Model Dimensions Context Length Description
text-embedding-ada-002 1536 8191 General purpose embeddings
text-embedding-3-small 1536 8191 Newer model with improved performance
text-embedding-3-large 3072 8191 High-performance, larger dimensional model

Cost Considerations

  • Embedding models are charged per token
  • The cost is significantly lower than completion models
  • Batch processing is more cost-effective than single requests
  • Consider caching embeddings for frequently used texts
@agent.processor(clz=SearchRequest, depends_on=["embeddings"])
def semantic_search(self, ctx: agent.ProcessContext, embeddings: OpenAIEmbeddings):
    query = ctx.payload.query
    documents = self._get_documents()  # Method to retrieve documents

    # Embed the query
    query_embedding = embeddings.embed_query(query)

    # Embed all documents (in a real implementation, you'd likely cache these)
    document_embeddings = embeddings.embed_documents([doc["text"] for doc in documents])

    # Calculate similarity scores
    search_results = []
    for doc, doc_embedding in zip(documents, document_embeddings):
        # Cosine similarity calculation
        dot_product = sum(q * d for q, d in zip(query_embedding, doc_embedding))
        magnitude1 = sum(q * q for q in query_embedding) ** 0.5
        magnitude2 = sum(d * d for d in doc_embedding) ** 0.5
        similarity = dot_product / (magnitude1 * magnitude2)

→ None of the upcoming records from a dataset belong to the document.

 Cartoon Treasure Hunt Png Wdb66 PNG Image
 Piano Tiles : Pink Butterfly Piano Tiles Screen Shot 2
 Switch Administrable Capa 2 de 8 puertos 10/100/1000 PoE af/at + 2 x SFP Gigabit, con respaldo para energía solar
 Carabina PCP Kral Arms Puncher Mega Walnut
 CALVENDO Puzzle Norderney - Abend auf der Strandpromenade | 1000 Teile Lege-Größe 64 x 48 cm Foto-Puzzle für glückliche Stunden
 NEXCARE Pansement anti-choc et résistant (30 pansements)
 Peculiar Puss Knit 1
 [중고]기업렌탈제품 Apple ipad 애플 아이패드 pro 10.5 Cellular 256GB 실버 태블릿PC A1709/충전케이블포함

        search_results.append({
            "text": doc["text"],
            "metadata": doc["metadata"],
            "similarity": similarity
        })

    # Sort by similarity (highest first)
    search_results.sort(key=lambda x: x["similarity"], reverse=True)

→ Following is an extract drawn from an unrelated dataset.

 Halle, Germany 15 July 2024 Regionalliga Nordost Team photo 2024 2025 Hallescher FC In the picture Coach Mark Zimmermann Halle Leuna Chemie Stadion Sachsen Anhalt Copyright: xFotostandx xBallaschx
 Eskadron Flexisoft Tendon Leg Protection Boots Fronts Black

    # Return top 5 results
    ctx.send_dict({
        "query": query,
        "results": search_results[:5]
    })

Integration with Vector Databases

OpenAIEmbeddings works seamlessly with vector databases:

@agent.processor(clz=PopulateVectorDBRequest, depends_on=["embeddings", "vectorstore"])
def populate_vector_db(self, ctx: agent.ProcessContext, embeddings: OpenAIEmbeddings, vectorstore: VectorStore):
    documents = [
        Document(
            id=f"doc{i}",
            text=text,
            metadata={"source": "example"}
        )
        for i, text in enumerate(ctx.payload.documents)
    ]

    # The vector store will use the embeddings internally
    result = vectorstore.upsert(documents)

    ctx.send_dict({
        "success_count": len(result.succeeded),
        "failed_count": len(result.failed)
    })

Security and Authentication

To authenticate with OpenAI, you can:

  1. Pass the API key directly in the resolver properties
  2. Set the OPENAI_API_KEY environment variable
  3. Use a secure secret manager via the EnvSecretProviderDependencyResolver

For security best practices, avoid hardcoding API keys and use environment variables or a secret management service.